• **Passage provided**:
Segment Open
Federal prosecutors alleged Thursday that a Houma towing company owner made false statements in order to hide efforts to funnel thousands of dollars into the political campaigns of Louisiana’s U.S. senators.
Arlen Cenac Jr., who owns Cenac Towing, was named in an one-count federal bill of information filed by the U.S. Attorney’s Office in New Orleans.
The bill of information claims Cenac donated monies on Feb. 16, 2008, and on May 24, 2008.
He purchased cashier’s checks, in the names of individuals other than himself, using his personal and corporate funds, according to the federal bill of information.
His alleged actions violated the Federal Election Act of 1971, which limits the amount of money that can be contributed to a candidate for federal office and prohibits a donor from contributing in the name of another person.
Federal law limits a person to donating a total of $4,600 to a candidate for federal office in primary and general elections, according to federal law.
Segment Closed
• **Collected material**:
Segment Open
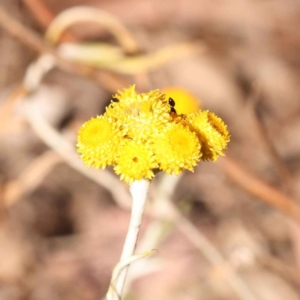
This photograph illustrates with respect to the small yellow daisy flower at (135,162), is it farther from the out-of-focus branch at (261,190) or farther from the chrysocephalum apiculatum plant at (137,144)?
Segment Closed
• **Exercise prompt**:
Copy the passage above about the Houma towing company owner's campaign donations word for word, from its first sentence to its last.

• **Answer to this exercise**:
Federal prosecutors alleged Thursday that a Houma towing company owner made false statements in order to hide efforts to funnel thousands of dollars into the political campaigns of Louisiana’s U.S. senators.
Arlen Cenac Jr., who owns Cenac Towing, was named in an one-count federal bill of information filed by the U.S. Attorney’s Office in New Orleans.
The bill of information claims Cenac donated monies on Feb. 16, 2008, and on May 24, 2008.
He purchased cashier’s checks, in the names of individuals other than himself, using his personal and corporate funds, according to the federal bill of information.
His alleged actions violated the Federal Election Act of 1971, which limits the amount of money that can be contributed to a candidate for federal office and prohibits a donor from contributing in the name of another person.
Federal law limits a person to donating a total of $4,600 to a candidate for federal office in primary and general elections, according to federal law.